►

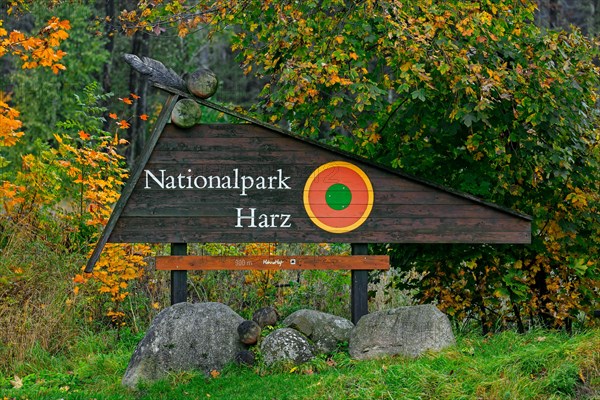Wooden welcome sign in the Harz National Park, German nature reserve in Lower Saxony and Saxony-Anhalt, Germany, Europe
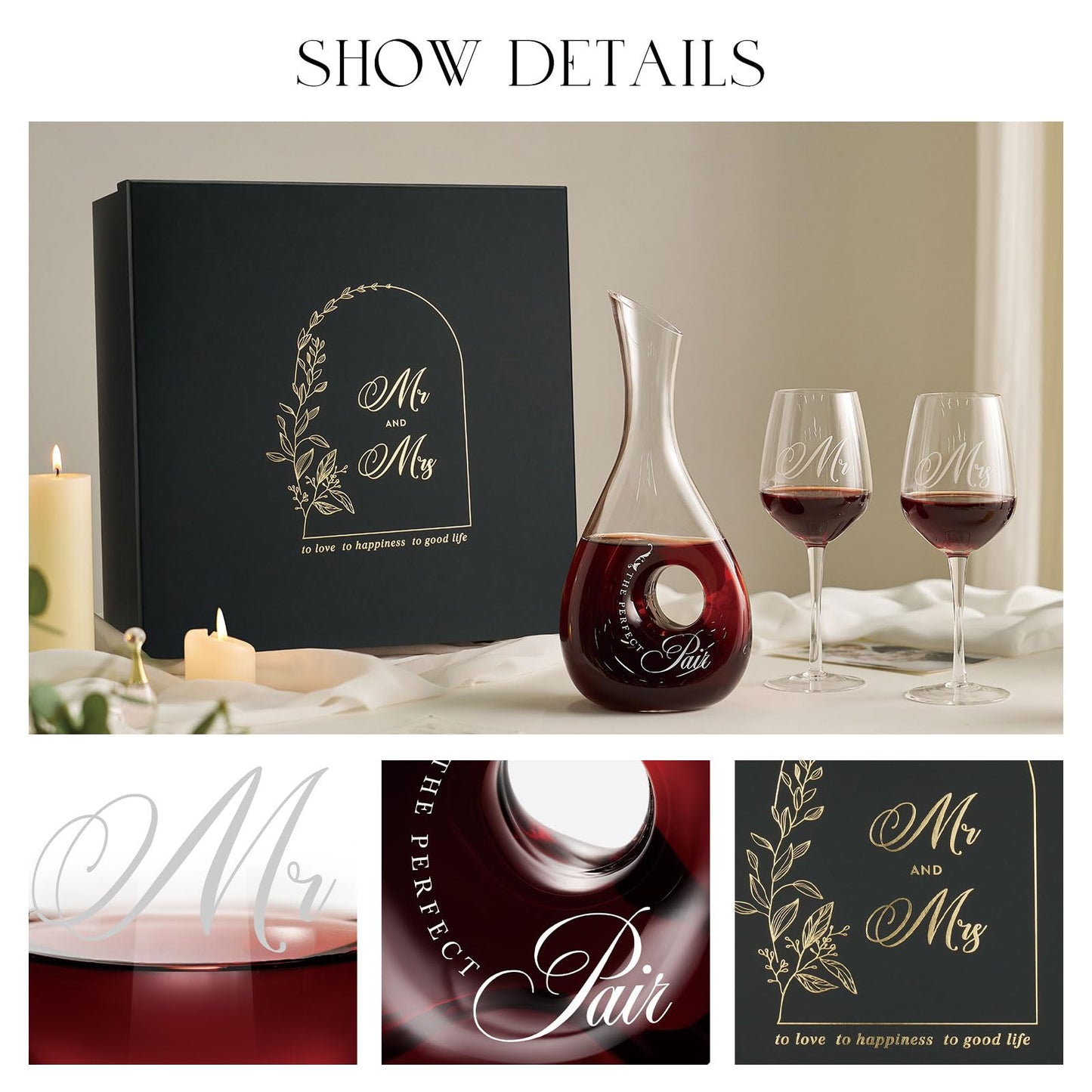 AW BRIDAL Mr and Mrs Wine Glasses for Wedding Bridal Shower Engagement Gifts, Wedding Glasses with Wine Decanter for Couples Newlyweds, Anniversary Bachelorette Party Bride Gifts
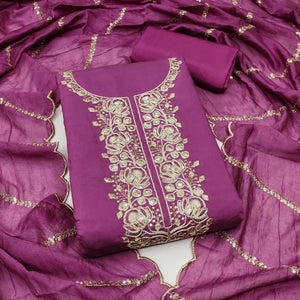 Classic Purple Floral Cording Embroidered Silk Blend Dress Material With Glittering Sequins Work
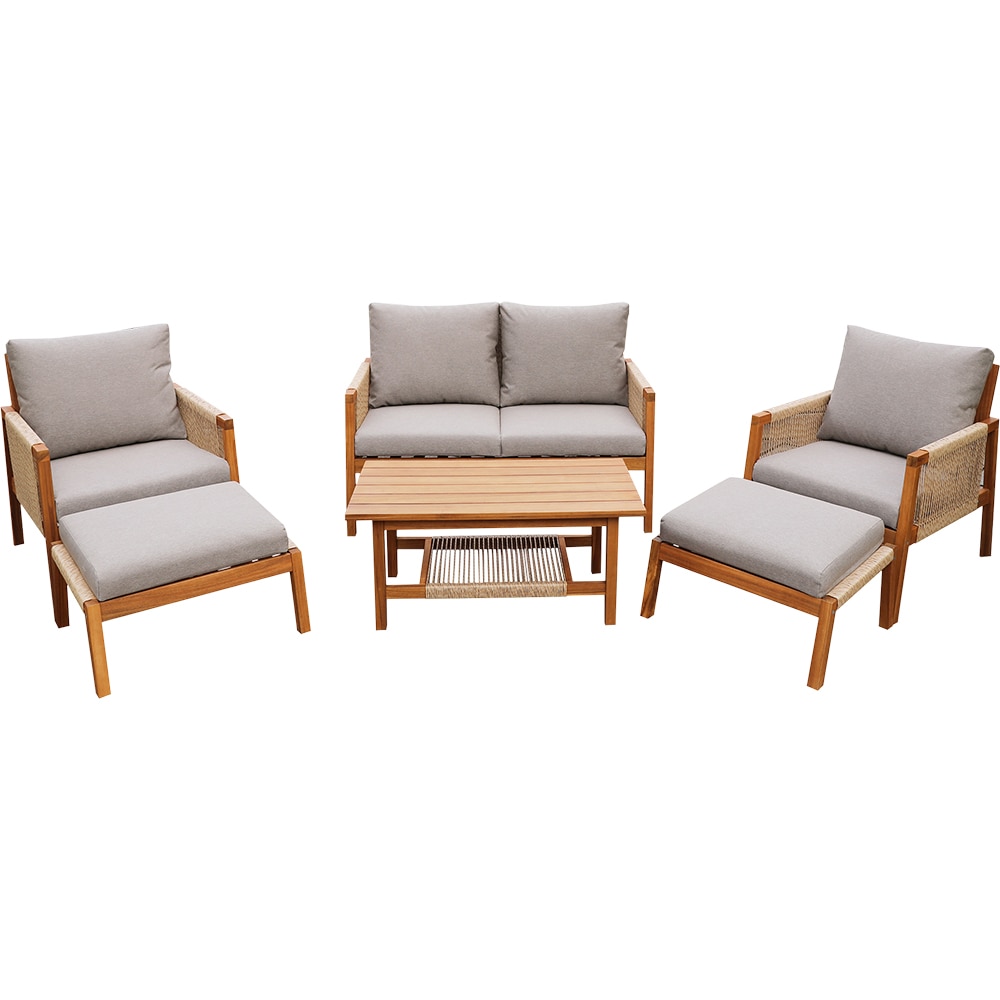 Set mobilier gradina GOODHOME Dalaba, 4 piese, gri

◄

* [To do] For each line above, output its wording exactly and leave out any picture.

* [Result of this exercise]
Wooden welcome sign in the Harz National Park, German nature reserve in Lower Saxony and Saxony-Anhalt, Germany, Europe
 AW BRIDAL Mr and Mrs Wine Glasses for Wedding Bridal Shower Engagement Gifts, Wedding Glasses with Wine Decanter for Couples Newlyweds, Anniversary Bachelorette Party Bride Gifts
 Classic Purple Floral Cording Embroidered Silk Blend Dress Material With Glittering Sequins Work
 Set mobilier gradina GOODHOME Dalaba, 4 piese, gri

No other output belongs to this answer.